This master´s thesis focuses on developing and testing methods that can automatically classify a given time series as having a certain behavior, chosen from a set of pre-specified, known behaviors. The first part of the thesis focused on finding statistical values where the empirical cumulative distribution of these values could be used for classification. The inverse of the cumulative distributions where then sampled at equally distanced sampling points and the resulting vector of sample values were treated as points in a high-dimensional Euclidean space. These points were then dimensionally reduced using projections onto a 2-dimensional manifold, where the manifold was warped in the high-dimensional Euclidean space using the elastic map and Kohonen Self-Organizing Map methodologies.
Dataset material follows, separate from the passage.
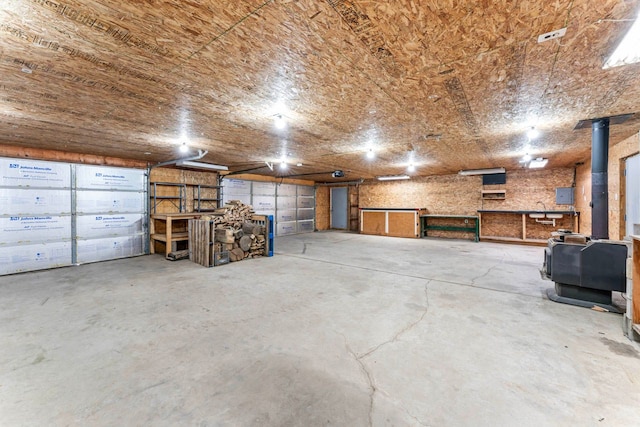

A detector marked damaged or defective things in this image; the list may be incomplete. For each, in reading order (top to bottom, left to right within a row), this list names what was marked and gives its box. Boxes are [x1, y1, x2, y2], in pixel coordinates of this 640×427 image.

concrete floor crack [358, 284, 432, 362]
The outputs from the manifold projections were then clustered using a 𝑘-nearest-neighbor algorithm. Both methodologies gave fairly good classification result for the two behaviors under consideration (86.5% / 80.3%, class 𝐶1 / 𝐶2 for elastic map, 83.6% / 78.3%, class 𝐶1 / 𝐶2 for Kohonen SOM). It was also shown that there truly were convergence in distribution for the behaviors under consideration.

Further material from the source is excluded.